It was rejected by everyone until he had to resort to a leftist publisher, international publishers to bring it out in the United States, and because of that press's communist ties, they knew it wouldn't be reviewed or noticed.
Maltz said that he published it just so his friends could read it.
So a lot of his work was suppressed throughout the 50s.
Then, of course, a big event in 1960 was when Frank Sturmatov tried to break the blacklist by hiring Maltz and announced that he had hired Maltz to write the film The Execution of Private Slovik.
But again, when that came out, even Sinatra, a powerful megastar, could not fight off the right-wing critics who really descended quickly on the whole project, and it became quite a fiasco.
Sinatra had to hire Maltz, and then just a couple of weeks later fire him publicly.
He caved to the conservative pressure.
After that, Maltz felt more blacklisted than ever.
It turned out that this was an event that really lengthened his time on the blacklist because it had put his name out in public in a very controversial way and kind of renewed the attacks on him.

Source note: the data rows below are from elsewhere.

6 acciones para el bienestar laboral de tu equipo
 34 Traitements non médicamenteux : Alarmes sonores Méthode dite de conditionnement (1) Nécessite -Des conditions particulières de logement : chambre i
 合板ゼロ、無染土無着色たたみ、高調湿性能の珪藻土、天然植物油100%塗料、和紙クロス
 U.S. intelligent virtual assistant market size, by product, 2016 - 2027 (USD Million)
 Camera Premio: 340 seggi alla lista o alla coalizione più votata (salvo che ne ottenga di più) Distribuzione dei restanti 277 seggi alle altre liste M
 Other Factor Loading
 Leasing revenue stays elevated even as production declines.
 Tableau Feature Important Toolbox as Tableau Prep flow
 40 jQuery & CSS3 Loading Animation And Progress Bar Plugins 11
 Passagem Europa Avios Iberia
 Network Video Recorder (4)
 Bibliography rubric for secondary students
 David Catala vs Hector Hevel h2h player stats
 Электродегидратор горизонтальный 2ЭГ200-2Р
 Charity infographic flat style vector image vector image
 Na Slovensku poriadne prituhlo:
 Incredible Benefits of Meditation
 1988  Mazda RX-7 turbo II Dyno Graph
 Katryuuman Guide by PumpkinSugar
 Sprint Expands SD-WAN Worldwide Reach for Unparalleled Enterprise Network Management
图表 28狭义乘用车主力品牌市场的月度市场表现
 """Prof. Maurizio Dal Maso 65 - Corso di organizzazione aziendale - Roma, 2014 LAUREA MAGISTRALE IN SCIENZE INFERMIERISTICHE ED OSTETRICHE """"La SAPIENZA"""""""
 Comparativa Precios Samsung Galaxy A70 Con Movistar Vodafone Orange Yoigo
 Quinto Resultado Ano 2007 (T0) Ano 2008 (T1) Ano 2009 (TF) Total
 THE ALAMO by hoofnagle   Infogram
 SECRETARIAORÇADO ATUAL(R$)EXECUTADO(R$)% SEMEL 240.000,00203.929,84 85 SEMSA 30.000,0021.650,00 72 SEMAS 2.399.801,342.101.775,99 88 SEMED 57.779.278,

So just after that is when he meets Dunja Wasserström, the Auschwitz survivor in Mexico, and they become friends, and she trusts him enough to tell him her story about her escape from Auschwitz and the details of her background and her time in Auschwitz.
And Maltz immediately gets to work on this novel.
He finishes it in 62.
He takes it to Ingo Preminger, who is the brother of Otto Preminger, a film producer also in Hollywood at that time.
Preminger says, I believe this, and I'm very sure that this would be an excellent film and an excellent novel.
So they both work on getting it produced both as a film and a novel.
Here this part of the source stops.